あなたに出会う前に戻れたら良かった。

部屋の窓を開けて、スマホを見ていると
「なぁーりくー早くしろよー」
ん、こうがの声がするような…。
そういえば私とりくってアパート同じだ。
私が3階で、りくが4階。
「はーやーくっ」
ん、湊みたいな声。
部屋の窓から見てみると、湊がいた。
湊の声はっきり初めて聞いた。
話したこと無かったから、湊の声をはっきり聞いたのは初めてかも。
大人っぽい声だな…。

「てか、湊ーここゆづきの家ばい?笑」
「え、まじ?そうなの?」
「うん、確か302号室」

ちょっと待って、なんで知ってる…。
りくが言ったのかな。
にしても号室が分かるのが謎。

ほんとに…。

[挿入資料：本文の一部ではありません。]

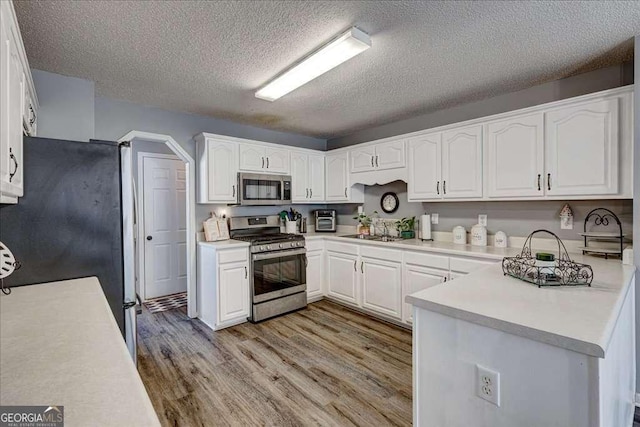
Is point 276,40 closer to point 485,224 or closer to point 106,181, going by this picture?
point 106,181

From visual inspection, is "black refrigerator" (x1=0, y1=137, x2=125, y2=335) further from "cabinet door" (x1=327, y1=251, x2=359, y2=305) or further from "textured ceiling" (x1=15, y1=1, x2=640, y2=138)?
"cabinet door" (x1=327, y1=251, x2=359, y2=305)

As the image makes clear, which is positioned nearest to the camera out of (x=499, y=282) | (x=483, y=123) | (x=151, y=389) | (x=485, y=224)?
(x=499, y=282)

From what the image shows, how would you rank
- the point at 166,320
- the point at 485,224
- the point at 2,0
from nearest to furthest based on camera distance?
the point at 2,0
the point at 485,224
the point at 166,320

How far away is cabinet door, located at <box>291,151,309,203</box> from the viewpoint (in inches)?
170

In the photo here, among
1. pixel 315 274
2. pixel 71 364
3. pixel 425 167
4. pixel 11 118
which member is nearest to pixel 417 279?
pixel 425 167

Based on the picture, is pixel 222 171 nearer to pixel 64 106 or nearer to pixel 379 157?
pixel 64 106

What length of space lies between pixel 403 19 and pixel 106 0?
64.5 inches

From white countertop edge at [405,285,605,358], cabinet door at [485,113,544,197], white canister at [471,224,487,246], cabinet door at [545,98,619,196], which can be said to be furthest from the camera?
white canister at [471,224,487,246]

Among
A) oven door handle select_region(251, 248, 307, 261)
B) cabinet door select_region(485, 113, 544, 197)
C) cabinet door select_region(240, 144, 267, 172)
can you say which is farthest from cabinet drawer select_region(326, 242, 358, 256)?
cabinet door select_region(485, 113, 544, 197)

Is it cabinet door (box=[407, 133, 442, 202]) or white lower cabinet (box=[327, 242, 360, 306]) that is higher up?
cabinet door (box=[407, 133, 442, 202])

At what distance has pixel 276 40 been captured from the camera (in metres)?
2.04

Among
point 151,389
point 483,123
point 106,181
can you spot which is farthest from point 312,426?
point 483,123

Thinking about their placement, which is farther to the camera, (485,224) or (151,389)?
(485,224)

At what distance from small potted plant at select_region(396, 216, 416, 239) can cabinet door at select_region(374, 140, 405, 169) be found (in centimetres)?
69
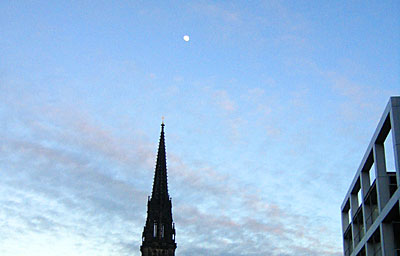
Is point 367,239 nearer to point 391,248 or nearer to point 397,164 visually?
point 391,248

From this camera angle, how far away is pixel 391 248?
127ft

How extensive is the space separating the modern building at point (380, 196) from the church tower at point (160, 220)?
76.9 meters

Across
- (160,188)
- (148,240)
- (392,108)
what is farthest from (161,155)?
(392,108)

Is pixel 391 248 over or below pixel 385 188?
below

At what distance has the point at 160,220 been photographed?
127 meters

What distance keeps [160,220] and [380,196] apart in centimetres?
9105

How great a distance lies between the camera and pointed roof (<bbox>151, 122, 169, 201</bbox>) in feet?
432

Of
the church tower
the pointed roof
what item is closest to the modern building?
the church tower

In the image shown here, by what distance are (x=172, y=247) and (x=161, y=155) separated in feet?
73.2

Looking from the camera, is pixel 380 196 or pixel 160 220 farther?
pixel 160 220

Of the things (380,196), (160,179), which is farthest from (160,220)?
(380,196)

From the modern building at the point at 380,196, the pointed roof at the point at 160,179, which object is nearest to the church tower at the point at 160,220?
the pointed roof at the point at 160,179

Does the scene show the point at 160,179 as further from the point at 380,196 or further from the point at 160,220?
the point at 380,196

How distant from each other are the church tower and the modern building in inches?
3027
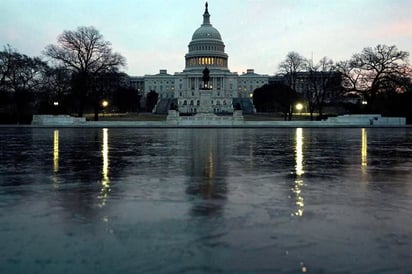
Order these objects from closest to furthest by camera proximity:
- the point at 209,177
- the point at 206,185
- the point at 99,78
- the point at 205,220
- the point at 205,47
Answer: the point at 205,220 < the point at 206,185 < the point at 209,177 < the point at 99,78 < the point at 205,47

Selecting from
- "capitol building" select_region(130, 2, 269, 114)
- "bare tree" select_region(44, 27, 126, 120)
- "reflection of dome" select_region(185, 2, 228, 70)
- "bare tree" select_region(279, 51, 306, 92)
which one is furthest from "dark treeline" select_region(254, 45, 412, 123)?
"reflection of dome" select_region(185, 2, 228, 70)

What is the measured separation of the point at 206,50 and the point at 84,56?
10673 cm

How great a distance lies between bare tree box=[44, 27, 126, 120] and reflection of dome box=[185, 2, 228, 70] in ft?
342

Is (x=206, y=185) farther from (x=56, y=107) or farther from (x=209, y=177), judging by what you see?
(x=56, y=107)

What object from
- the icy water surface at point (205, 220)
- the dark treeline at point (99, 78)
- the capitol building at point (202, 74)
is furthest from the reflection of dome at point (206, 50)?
the icy water surface at point (205, 220)

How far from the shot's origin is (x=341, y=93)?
68.7 metres

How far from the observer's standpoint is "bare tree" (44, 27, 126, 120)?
6200 cm

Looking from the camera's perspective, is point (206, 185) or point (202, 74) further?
point (202, 74)

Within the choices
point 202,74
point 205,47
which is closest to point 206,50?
point 205,47

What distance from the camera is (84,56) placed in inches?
2505

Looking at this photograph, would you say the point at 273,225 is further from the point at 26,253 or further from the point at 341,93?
the point at 341,93

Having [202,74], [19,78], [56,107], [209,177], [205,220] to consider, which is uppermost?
[202,74]

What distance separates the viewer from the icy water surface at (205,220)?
5.00 metres

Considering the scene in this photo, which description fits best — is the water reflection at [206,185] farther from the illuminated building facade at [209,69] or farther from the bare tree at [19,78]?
the illuminated building facade at [209,69]
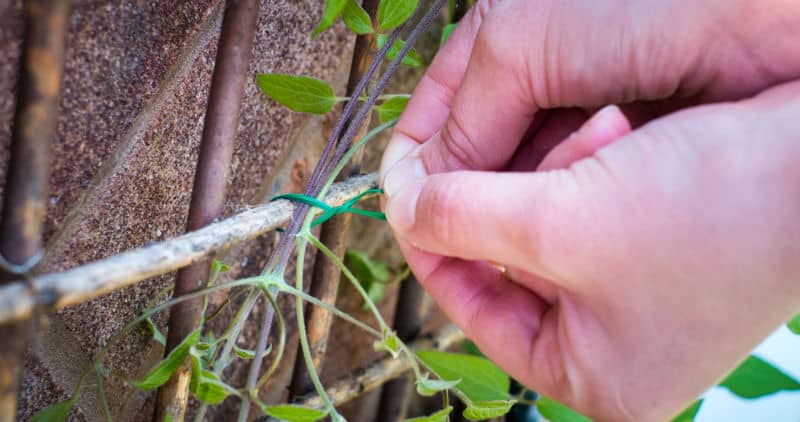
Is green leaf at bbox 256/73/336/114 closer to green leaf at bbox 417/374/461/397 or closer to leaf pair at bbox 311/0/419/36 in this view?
leaf pair at bbox 311/0/419/36

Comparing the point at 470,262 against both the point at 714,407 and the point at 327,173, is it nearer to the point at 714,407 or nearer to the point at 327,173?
the point at 327,173

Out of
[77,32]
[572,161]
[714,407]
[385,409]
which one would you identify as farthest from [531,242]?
[714,407]

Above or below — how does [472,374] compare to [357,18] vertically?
below

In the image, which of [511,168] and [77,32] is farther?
[511,168]

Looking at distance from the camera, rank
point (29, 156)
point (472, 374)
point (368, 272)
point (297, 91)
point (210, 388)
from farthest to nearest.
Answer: point (368, 272), point (472, 374), point (297, 91), point (210, 388), point (29, 156)

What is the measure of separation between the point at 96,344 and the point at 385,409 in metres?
0.42

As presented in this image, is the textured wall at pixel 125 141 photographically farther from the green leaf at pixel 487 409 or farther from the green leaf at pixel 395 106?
the green leaf at pixel 487 409

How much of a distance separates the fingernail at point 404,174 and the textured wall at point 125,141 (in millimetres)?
155

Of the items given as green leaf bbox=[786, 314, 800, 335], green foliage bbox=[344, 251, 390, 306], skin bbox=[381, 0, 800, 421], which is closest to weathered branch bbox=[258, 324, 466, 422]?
green foliage bbox=[344, 251, 390, 306]

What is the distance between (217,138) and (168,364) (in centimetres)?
14

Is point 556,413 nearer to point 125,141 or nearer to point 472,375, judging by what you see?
point 472,375

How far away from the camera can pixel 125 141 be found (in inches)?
20.0

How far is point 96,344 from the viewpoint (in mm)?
556

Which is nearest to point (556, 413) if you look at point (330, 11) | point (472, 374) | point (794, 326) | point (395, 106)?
point (472, 374)
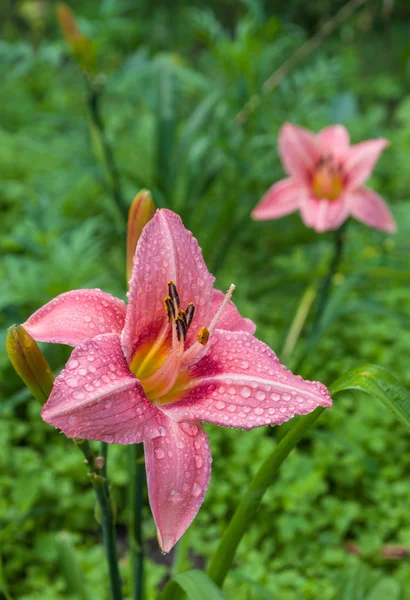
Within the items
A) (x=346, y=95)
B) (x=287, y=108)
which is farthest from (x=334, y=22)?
→ (x=346, y=95)

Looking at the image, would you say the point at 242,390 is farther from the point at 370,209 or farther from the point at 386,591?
the point at 370,209

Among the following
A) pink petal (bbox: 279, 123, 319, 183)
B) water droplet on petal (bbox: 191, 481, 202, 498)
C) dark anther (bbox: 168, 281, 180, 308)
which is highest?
dark anther (bbox: 168, 281, 180, 308)

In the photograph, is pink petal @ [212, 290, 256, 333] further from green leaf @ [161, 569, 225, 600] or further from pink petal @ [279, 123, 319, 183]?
pink petal @ [279, 123, 319, 183]

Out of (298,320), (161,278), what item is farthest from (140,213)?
(298,320)

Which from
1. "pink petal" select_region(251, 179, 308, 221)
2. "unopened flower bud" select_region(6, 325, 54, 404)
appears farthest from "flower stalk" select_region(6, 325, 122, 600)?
"pink petal" select_region(251, 179, 308, 221)

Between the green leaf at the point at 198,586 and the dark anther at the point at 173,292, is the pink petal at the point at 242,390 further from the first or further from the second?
the green leaf at the point at 198,586

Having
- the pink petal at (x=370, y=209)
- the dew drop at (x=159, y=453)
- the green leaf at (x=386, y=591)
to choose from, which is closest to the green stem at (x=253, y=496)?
the dew drop at (x=159, y=453)

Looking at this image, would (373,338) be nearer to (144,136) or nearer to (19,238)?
(19,238)
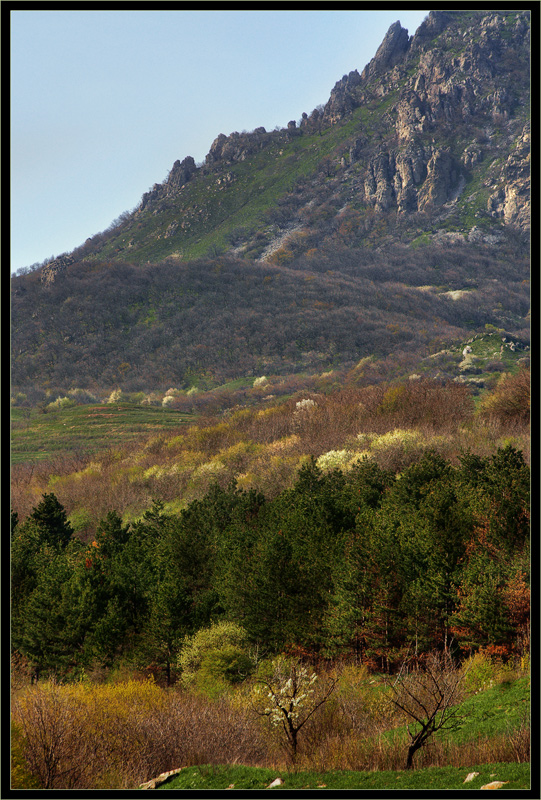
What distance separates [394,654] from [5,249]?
2963 centimetres

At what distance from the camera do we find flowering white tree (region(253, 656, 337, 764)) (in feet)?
66.6

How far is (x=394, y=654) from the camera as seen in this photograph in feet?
111

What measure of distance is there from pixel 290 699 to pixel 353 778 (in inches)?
180

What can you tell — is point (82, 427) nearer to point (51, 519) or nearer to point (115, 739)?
point (51, 519)

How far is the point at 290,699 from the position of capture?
21312mm

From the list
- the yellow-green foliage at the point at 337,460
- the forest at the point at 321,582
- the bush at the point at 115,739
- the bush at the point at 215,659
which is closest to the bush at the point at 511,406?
the yellow-green foliage at the point at 337,460

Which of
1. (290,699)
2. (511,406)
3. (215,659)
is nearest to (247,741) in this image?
(290,699)

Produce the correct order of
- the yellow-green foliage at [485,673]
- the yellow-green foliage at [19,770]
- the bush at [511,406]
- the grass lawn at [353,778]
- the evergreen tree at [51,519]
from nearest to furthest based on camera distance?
the grass lawn at [353,778], the yellow-green foliage at [19,770], the yellow-green foliage at [485,673], the evergreen tree at [51,519], the bush at [511,406]

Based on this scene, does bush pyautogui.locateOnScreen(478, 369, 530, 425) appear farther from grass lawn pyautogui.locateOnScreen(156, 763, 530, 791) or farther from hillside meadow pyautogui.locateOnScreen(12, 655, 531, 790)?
grass lawn pyautogui.locateOnScreen(156, 763, 530, 791)

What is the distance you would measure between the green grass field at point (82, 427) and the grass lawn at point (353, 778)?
11159cm

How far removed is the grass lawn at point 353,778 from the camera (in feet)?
43.9

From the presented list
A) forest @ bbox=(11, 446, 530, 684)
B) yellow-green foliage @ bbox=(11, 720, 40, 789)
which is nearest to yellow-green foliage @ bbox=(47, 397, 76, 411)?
forest @ bbox=(11, 446, 530, 684)

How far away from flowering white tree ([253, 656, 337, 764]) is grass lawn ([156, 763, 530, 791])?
1751mm

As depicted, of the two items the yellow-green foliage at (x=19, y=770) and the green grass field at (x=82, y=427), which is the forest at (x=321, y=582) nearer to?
the yellow-green foliage at (x=19, y=770)
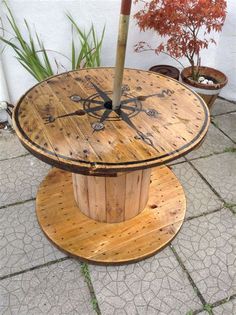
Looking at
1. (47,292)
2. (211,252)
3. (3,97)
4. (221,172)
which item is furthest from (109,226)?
(3,97)

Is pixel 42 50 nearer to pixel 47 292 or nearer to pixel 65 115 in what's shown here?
pixel 65 115

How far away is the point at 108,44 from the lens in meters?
3.46

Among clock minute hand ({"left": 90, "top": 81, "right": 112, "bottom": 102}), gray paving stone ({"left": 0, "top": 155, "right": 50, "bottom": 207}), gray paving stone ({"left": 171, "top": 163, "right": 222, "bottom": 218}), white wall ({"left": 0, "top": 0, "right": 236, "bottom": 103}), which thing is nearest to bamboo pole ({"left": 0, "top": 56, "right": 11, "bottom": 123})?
white wall ({"left": 0, "top": 0, "right": 236, "bottom": 103})

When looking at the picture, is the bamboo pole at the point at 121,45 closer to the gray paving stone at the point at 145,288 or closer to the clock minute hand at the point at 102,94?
the clock minute hand at the point at 102,94

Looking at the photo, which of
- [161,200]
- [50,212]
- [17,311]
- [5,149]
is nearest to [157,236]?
[161,200]

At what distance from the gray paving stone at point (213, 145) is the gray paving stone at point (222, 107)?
17.0 inches

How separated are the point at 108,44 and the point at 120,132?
201cm

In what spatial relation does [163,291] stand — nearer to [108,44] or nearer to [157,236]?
[157,236]

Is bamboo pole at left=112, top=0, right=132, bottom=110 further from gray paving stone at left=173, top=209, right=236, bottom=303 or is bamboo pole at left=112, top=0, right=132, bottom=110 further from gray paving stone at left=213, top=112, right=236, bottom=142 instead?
gray paving stone at left=213, top=112, right=236, bottom=142

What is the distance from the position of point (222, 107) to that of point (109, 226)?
94.4 inches

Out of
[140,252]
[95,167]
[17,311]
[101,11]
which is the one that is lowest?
[17,311]

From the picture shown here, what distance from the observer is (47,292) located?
6.33 feet

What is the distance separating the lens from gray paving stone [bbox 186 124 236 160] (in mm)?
3121

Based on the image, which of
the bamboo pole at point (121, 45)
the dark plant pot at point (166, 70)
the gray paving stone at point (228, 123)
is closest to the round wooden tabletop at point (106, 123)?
the bamboo pole at point (121, 45)
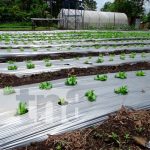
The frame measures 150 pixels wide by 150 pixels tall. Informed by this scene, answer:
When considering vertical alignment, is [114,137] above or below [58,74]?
below

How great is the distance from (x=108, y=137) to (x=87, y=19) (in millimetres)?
32699

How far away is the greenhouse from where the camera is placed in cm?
3269

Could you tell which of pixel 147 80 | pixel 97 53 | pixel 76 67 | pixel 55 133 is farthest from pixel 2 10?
A: pixel 55 133

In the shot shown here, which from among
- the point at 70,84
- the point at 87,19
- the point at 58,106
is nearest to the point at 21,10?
the point at 87,19

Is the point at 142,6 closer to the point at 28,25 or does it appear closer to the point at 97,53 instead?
the point at 28,25

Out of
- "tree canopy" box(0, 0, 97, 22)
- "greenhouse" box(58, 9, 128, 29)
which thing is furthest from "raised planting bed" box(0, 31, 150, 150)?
"tree canopy" box(0, 0, 97, 22)

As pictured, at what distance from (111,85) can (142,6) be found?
4356 centimetres

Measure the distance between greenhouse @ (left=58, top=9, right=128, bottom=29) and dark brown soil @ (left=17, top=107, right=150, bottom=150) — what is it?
27829mm

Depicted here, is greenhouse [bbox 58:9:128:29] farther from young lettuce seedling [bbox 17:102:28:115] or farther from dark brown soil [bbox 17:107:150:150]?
dark brown soil [bbox 17:107:150:150]

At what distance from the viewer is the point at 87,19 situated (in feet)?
118

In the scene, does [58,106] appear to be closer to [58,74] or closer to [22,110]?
[22,110]

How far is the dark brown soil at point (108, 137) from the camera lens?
156 inches

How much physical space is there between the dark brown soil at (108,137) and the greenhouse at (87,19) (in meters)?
27.8

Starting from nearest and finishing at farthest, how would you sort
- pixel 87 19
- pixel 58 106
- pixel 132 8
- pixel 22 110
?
pixel 22 110
pixel 58 106
pixel 87 19
pixel 132 8
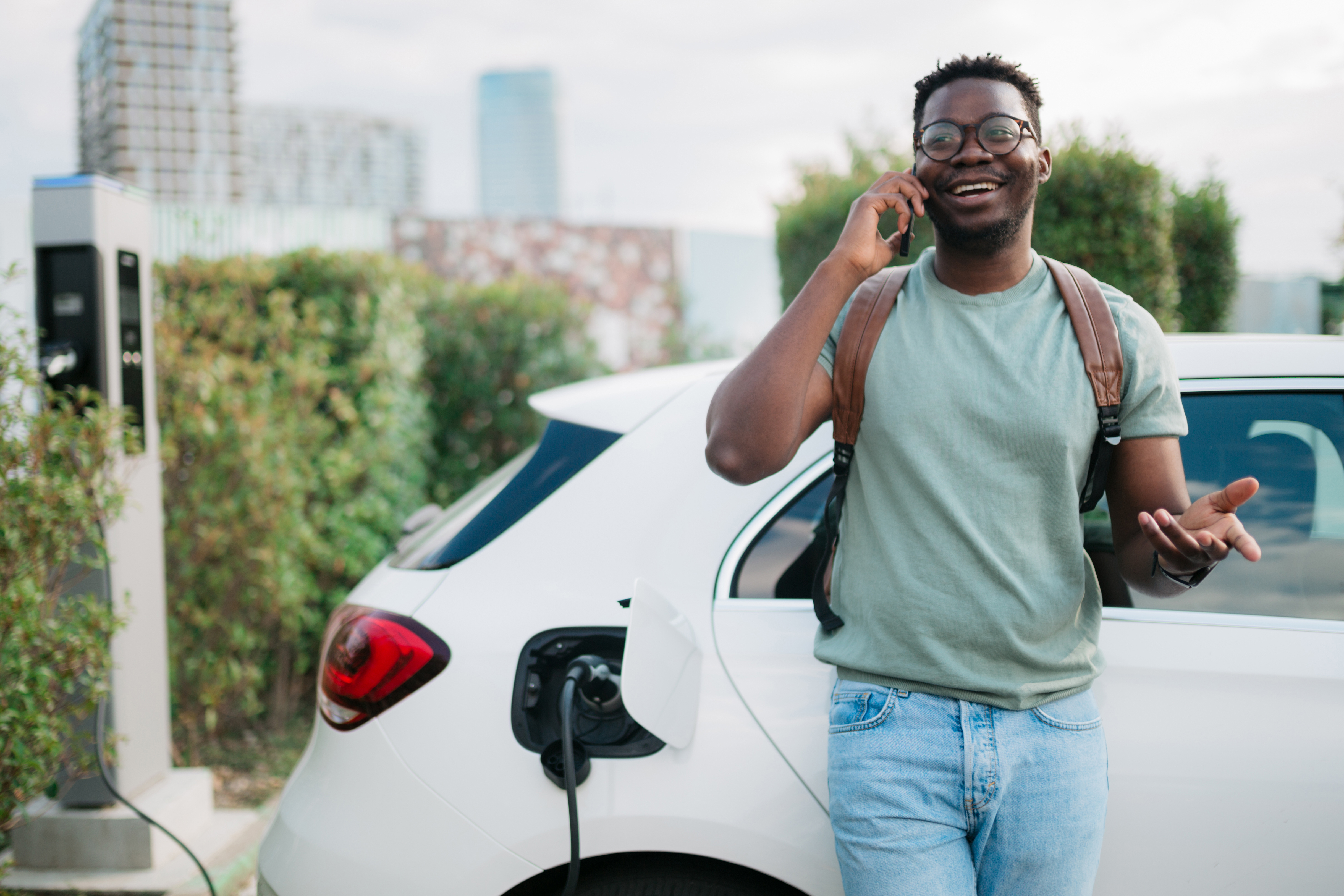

家バレた…。

「てか湊今日どこ行く?」
「公園とかでいいんじゃ?」
「あーね」
「てかほんとにここゆづきも住んでんの?」
「うん、確かそうだったよ」
階段を下る音がする。
「なあーりく、ここゆづきも住んでるよな」
「あー、あいつもここのアパートばい」
「ほらなー湊笑」
「そうなんだ笑笑」

湊って私の事友達の前で ゆづきって呼んでるんだ。てっきり上の名前で呼んでるのかと思ってた。嬉しかった。